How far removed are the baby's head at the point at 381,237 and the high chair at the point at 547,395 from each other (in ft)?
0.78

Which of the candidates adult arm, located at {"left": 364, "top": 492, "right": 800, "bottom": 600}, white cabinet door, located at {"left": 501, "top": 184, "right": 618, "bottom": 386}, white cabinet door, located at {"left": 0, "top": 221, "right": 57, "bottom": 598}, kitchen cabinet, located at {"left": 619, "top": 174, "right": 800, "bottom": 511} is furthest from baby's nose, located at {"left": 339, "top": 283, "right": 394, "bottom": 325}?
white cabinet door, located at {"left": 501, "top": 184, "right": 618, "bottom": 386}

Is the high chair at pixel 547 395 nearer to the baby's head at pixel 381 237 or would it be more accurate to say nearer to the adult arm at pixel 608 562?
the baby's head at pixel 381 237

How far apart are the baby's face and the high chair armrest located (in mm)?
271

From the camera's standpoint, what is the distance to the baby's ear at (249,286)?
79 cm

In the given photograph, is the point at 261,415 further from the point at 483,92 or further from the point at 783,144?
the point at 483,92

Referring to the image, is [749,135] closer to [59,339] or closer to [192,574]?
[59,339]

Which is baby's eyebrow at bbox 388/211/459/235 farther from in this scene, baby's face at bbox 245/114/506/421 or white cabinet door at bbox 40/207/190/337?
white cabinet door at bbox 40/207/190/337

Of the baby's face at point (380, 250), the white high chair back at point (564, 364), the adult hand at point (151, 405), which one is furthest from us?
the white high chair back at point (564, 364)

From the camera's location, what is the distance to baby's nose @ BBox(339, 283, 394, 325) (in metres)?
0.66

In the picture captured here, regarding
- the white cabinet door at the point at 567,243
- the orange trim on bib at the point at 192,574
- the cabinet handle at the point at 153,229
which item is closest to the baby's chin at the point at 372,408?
==========
Written request:
Can you reproduce every one of the items above word for word?

Result of this exercise:
How far removed are the baby's head at the point at 381,237 and the high chair at the point at 547,395 from each other (in ft)?
0.78

Which of the candidates adult arm, located at {"left": 364, "top": 492, "right": 800, "bottom": 600}, white cabinet door, located at {"left": 501, "top": 184, "right": 618, "bottom": 386}, white cabinet door, located at {"left": 0, "top": 221, "right": 57, "bottom": 598}, kitchen cabinet, located at {"left": 619, "top": 174, "right": 800, "bottom": 511} is furthest from baby's nose, located at {"left": 339, "top": 283, "right": 394, "bottom": 325}?
white cabinet door, located at {"left": 501, "top": 184, "right": 618, "bottom": 386}

Is the high chair at pixel 547 395 nearer to the baby's head at pixel 381 237 or would it be more accurate to say nearer to the adult arm at pixel 608 562?
the baby's head at pixel 381 237

How far apart are the baby's face and the high chair armrest located (in mm)?
271

From the camera's standpoint, what is the distance to the baby's ear at (249,286)?
79 cm

In the given photograph, is the point at 261,415 further from the point at 483,92 or further from the point at 783,144?
the point at 483,92

Referring to the image, is [749,135] closer to [59,339] or closer to [192,574]?
[59,339]

Which is baby's eyebrow at bbox 388/211/459/235 farther from in this scene, baby's face at bbox 245/114/506/421 or white cabinet door at bbox 40/207/190/337?
white cabinet door at bbox 40/207/190/337

Of the baby's face at point (380, 250), the white high chair back at point (564, 364), the adult hand at point (151, 405), which one is furthest from us?
the white high chair back at point (564, 364)

From the camera's location, what is the distance to baby's nose @ BBox(339, 283, 394, 325) (in metres)?
0.66

In the picture captured here, regarding
- the white cabinet door at the point at 567,243
- the orange trim on bib at the point at 192,574
- the cabinet handle at the point at 153,229
which item is closest to the baby's chin at the point at 372,408?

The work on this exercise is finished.